Ricardo Amorim is a Brazilian economist. He was described as "Brazil's most influential economist" by Forbes magazine.

Ricardo is the author of the best-seller After the Storm, a former host of Manhattan Connection at Globonews, the only Brazilian among the best world lecturers at Speakers Corner and the winner of the “Most Admired in the Economy, Business and Finance Press”.

Top Voice Influencer of Linkedin in Brazil Since 2016 LinkedIn.

Winner of the iBest Award for best contest of Brazil in 2020 and 2021 on three differents categories: Economy and Business, Linkedin Influencer and Opinion and Citizenship.

Career

Amorim holds a B.A. in economics from the University of São Paulo and conducted graduate work in International Finance and Business at ESSEC Business School in Paris.

He is one of the hosts of the roundtable TV show Manhattan Connection on GloboNews, and is an economics and financial markets columnist at ISTOÉ Magazine.

▶ **Data rows**
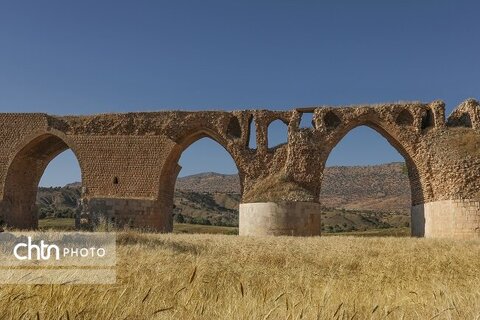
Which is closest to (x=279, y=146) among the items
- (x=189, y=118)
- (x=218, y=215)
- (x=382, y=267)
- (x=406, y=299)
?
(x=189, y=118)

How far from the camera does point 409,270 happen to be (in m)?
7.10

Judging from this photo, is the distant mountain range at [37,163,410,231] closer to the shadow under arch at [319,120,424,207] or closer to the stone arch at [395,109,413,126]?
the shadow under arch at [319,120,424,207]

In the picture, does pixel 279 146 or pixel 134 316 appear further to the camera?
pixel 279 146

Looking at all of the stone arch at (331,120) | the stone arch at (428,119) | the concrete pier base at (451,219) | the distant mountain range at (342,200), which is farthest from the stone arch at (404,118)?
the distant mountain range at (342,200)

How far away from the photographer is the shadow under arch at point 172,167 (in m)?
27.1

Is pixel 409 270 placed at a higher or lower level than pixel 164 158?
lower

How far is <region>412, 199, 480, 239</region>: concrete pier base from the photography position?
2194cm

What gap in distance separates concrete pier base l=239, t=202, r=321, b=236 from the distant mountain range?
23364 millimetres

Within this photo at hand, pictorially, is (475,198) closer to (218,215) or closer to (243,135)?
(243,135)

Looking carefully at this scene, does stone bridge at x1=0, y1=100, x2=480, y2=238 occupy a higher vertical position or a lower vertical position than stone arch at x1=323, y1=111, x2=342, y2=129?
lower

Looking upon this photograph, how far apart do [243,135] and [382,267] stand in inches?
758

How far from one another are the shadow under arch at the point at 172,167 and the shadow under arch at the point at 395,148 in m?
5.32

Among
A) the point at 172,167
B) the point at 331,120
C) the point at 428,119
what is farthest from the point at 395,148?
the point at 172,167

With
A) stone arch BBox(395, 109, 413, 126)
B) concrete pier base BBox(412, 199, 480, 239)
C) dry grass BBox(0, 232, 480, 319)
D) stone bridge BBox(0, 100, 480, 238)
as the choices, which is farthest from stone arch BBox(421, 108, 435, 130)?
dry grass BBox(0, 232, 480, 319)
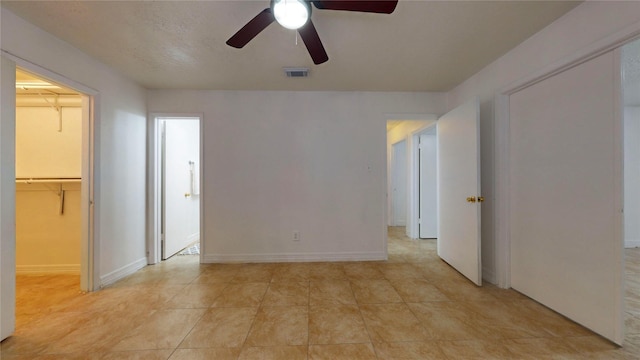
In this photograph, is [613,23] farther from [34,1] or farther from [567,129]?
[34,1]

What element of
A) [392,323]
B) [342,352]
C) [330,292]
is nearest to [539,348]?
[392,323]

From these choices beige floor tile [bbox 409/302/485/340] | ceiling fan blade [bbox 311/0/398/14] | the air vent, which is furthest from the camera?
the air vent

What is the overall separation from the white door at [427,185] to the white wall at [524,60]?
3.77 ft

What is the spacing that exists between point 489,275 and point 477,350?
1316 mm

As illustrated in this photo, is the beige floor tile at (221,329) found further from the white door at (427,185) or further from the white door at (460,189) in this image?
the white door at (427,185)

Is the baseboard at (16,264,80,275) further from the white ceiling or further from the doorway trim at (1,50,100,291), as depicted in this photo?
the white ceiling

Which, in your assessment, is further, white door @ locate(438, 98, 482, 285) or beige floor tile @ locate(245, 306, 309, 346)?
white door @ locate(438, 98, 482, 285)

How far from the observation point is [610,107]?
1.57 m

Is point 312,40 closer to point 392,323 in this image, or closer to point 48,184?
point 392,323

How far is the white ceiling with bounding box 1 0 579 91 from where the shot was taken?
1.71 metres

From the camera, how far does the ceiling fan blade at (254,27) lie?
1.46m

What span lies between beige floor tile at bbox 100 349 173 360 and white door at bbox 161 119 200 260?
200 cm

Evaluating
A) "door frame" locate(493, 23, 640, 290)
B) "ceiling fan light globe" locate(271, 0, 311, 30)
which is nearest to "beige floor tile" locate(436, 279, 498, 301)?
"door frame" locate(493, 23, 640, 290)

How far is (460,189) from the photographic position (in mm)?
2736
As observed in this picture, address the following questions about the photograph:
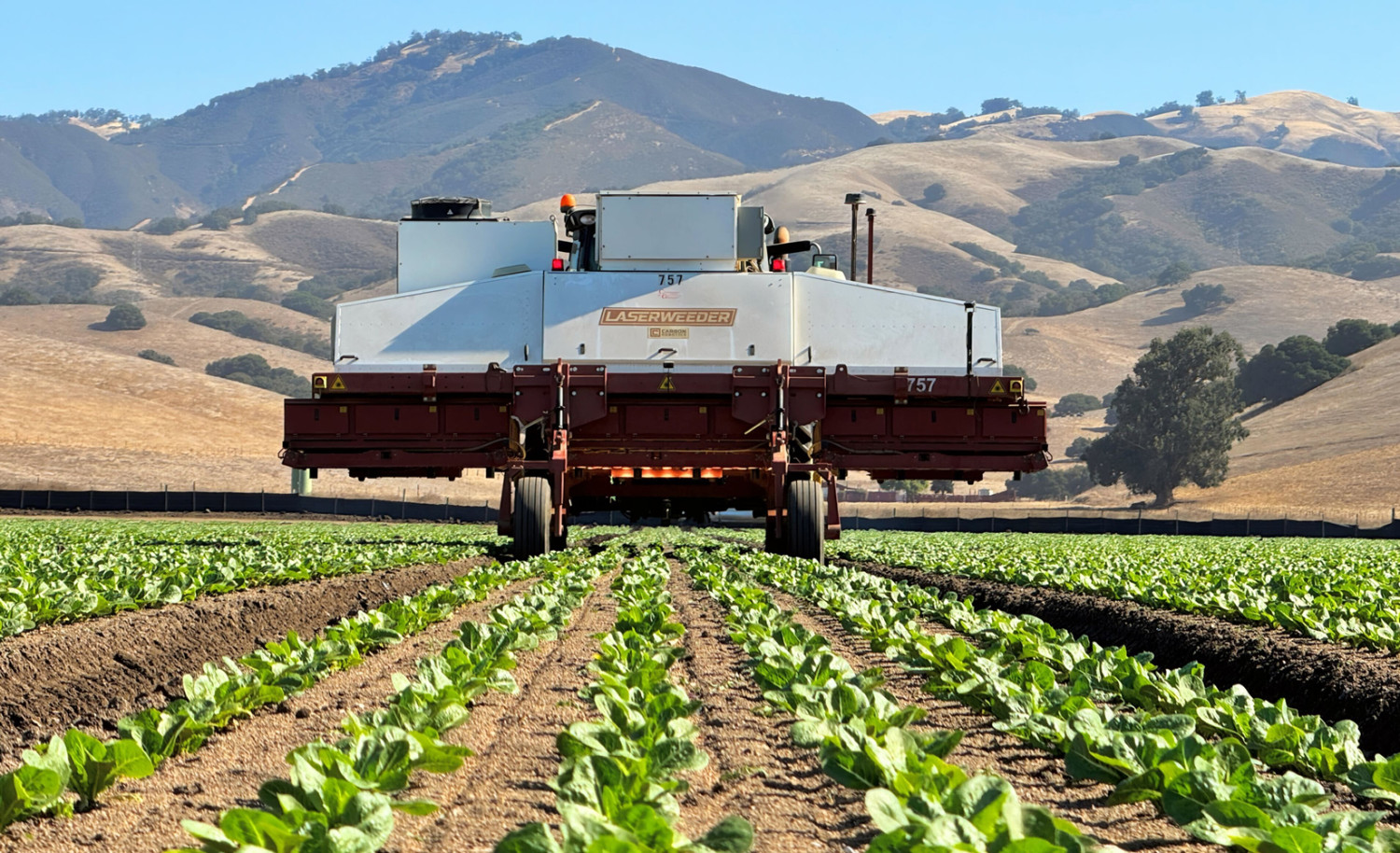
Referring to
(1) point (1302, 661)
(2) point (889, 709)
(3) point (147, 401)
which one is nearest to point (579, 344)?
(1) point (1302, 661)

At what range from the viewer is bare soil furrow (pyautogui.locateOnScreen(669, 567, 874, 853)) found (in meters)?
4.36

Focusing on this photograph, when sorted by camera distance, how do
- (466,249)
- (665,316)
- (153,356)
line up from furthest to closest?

▶ **Set of tasks**
1 > In one to three sentences, explain what the Ricardo Amorim biography gives as the basis for calling him "Brazil's most influential economist".
2 > According to the Ricardo Amorim biography, which university granted his B.A. in economics?

▶ **Answers below**
1 > The biography attributes that description to Forbes magazine, which described Amorim as "Brazil's most influential economist."

2 > The University of São Paulo.